***** THE DATA
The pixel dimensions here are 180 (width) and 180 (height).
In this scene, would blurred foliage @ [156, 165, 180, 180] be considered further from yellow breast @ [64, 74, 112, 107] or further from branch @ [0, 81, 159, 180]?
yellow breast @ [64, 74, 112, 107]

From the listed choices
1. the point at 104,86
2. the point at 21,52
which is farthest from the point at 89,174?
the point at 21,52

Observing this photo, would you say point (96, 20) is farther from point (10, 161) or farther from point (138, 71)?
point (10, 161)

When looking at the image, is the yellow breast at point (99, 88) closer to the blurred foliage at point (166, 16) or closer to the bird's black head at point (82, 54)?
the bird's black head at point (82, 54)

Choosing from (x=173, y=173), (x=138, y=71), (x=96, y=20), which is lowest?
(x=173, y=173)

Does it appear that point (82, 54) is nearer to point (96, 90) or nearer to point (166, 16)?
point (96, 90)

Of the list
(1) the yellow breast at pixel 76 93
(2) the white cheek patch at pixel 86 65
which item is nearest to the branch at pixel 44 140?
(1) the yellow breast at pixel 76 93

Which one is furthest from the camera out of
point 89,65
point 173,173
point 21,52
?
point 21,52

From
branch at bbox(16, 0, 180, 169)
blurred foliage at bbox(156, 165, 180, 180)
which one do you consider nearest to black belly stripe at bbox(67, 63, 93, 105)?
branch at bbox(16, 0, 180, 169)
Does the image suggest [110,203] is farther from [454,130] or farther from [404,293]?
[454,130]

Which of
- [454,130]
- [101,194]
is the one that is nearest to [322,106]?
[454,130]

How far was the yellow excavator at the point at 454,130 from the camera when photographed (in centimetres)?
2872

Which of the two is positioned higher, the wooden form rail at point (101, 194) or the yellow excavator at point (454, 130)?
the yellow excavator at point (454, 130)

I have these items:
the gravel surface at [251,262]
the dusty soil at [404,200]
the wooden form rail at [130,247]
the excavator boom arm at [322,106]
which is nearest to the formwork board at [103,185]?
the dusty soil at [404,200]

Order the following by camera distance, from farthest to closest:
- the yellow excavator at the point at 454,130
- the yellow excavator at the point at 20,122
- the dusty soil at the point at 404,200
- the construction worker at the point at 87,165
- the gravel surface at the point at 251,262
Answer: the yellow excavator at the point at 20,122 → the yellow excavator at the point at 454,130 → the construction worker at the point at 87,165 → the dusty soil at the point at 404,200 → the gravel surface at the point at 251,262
**********
- **STATED PROBLEM**
Copy the records word for word, starting at the line that contains "Does the image" and continuing through the end of the records, with that first line included.

- **TASK RESPONSE**
Does the image suggest [110,203] is farther from [454,130] or farther from [404,293]?
[454,130]

Which of
- [454,130]
- [101,194]
is the one that is nearest to [322,106]?
[454,130]

How far was the yellow excavator at the point at 454,130 from the camera when photographed (in centimetres)?
2872

Which of the two is positioned higher, the wooden form rail at point (101, 194) or the yellow excavator at point (454, 130)?
the yellow excavator at point (454, 130)

I have these items:
the gravel surface at [251,262]
the dusty soil at [404,200]
the wooden form rail at [130,247]
the excavator boom arm at [322,106]
which is nearest to the formwork board at [103,185]?
the dusty soil at [404,200]

Order the following by camera distance, from farthest to closest:
- the yellow excavator at the point at 454,130
- the yellow excavator at the point at 20,122
- the dusty soil at the point at 404,200
- the construction worker at the point at 87,165
- the gravel surface at the point at 251,262
Answer: the yellow excavator at the point at 20,122 → the yellow excavator at the point at 454,130 → the construction worker at the point at 87,165 → the dusty soil at the point at 404,200 → the gravel surface at the point at 251,262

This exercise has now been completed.